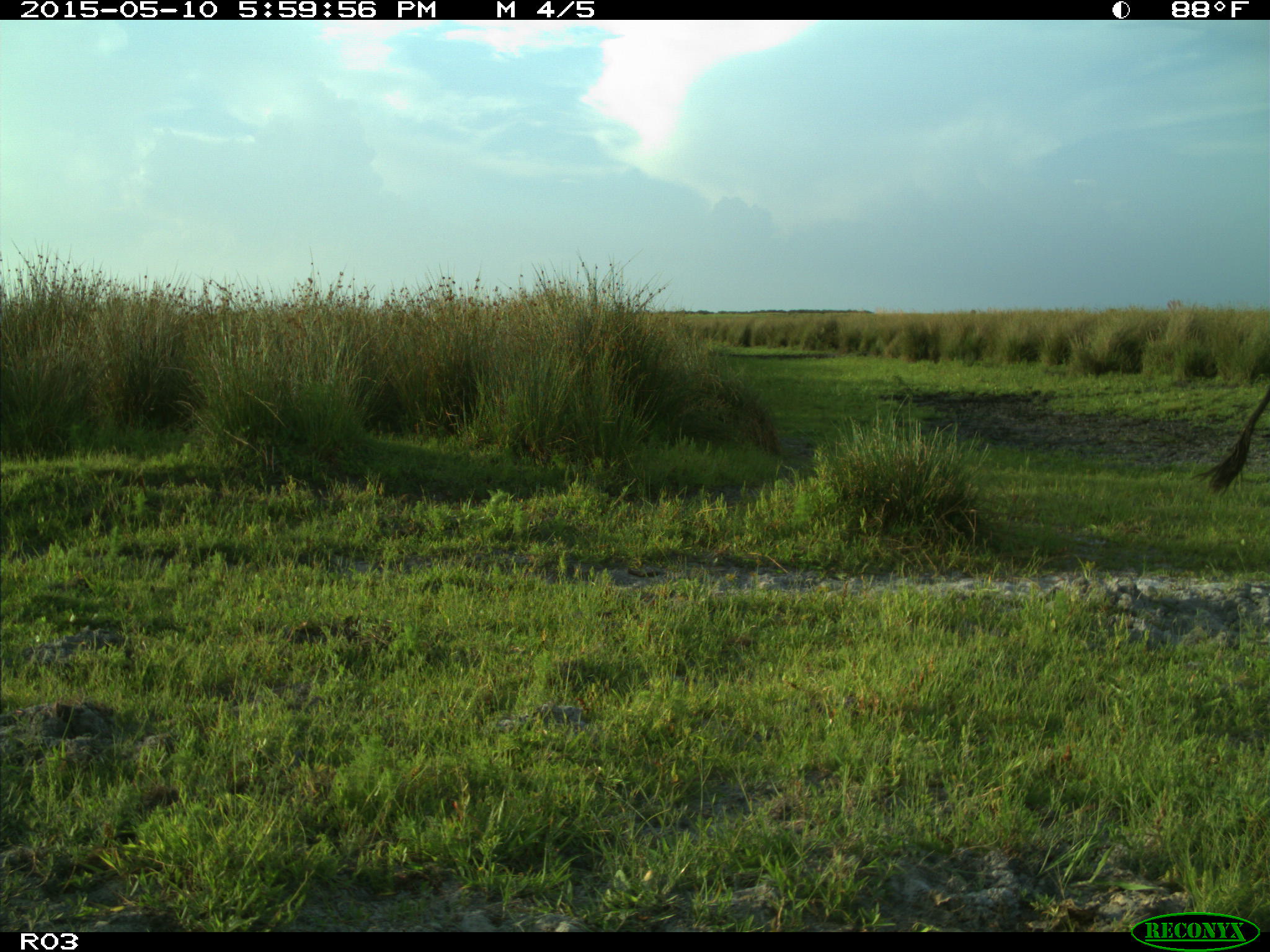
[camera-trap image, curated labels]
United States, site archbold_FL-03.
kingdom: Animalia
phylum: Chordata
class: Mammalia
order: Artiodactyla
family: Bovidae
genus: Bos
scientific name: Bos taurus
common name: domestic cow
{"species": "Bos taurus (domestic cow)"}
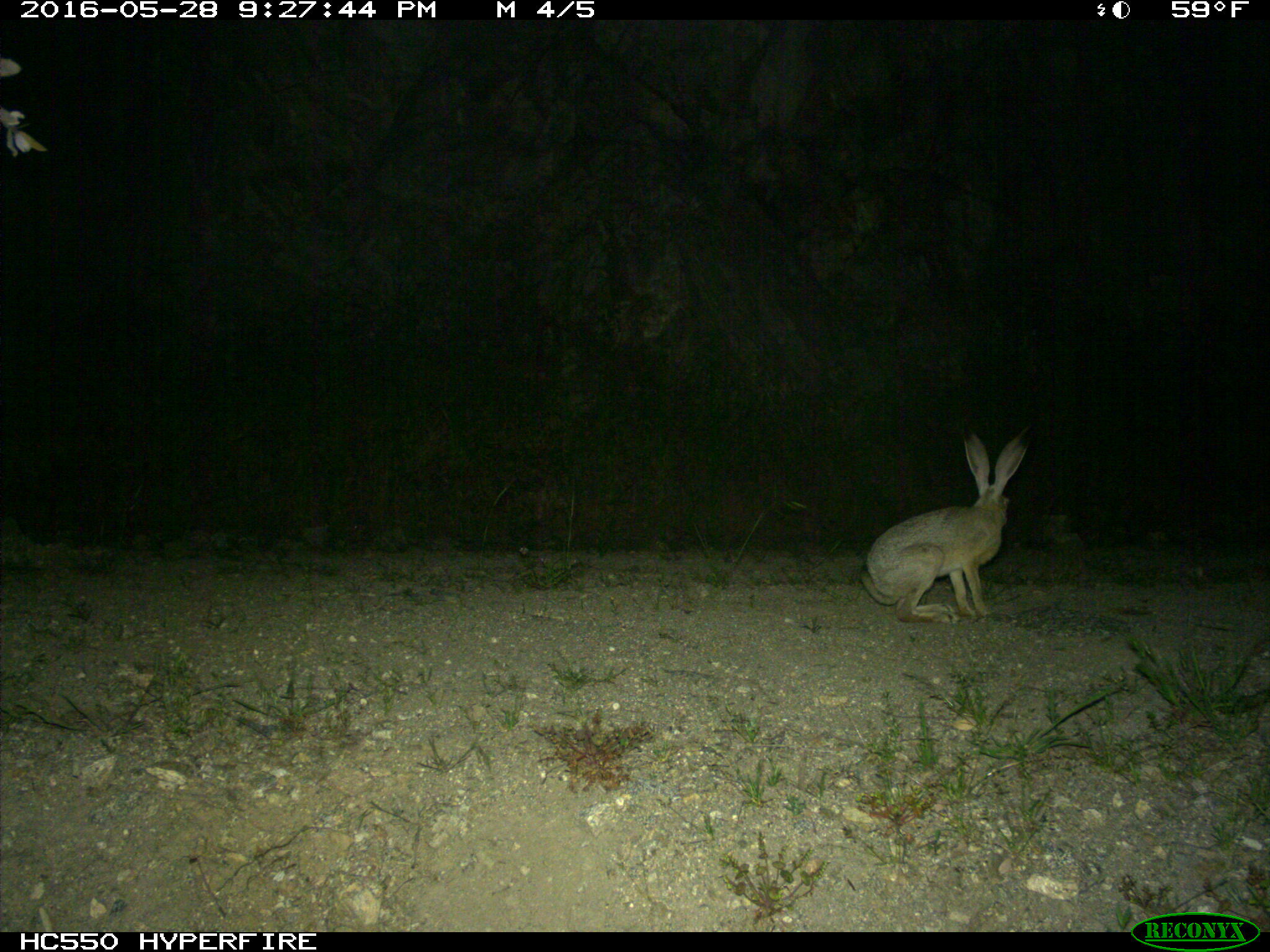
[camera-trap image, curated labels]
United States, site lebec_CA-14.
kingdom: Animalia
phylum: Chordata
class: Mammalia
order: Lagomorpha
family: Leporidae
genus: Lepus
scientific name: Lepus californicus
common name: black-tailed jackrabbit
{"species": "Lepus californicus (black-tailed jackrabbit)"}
----
▸ **REQUIRED WORK**: Write the lines above out again exactly, without any of their pictures.

▸ **TASK RESPONSE**:
[camera-trap image, curated labels]
United States, site archbold_FL-03.
kingdom: Animalia
phylum: Chordata
class: Mammalia
order: Artiodactyla
family: Bovidae
genus: Bos
scientific name: Bos taurus
common name: domestic cow
{"species": "Bos taurus (domestic cow)"}
[camera-trap image, curated labels]
United States, site lebec_CA-14.
kingdom: Animalia
phylum: Chordata
class: Mammalia
order: Lagomorpha
family: Leporidae
genus: Lepus
scientific name: Lepus californicus
common name: black-tailed jackrabbit
{"species": "Lepus californicus (black-tailed jackrabbit)"}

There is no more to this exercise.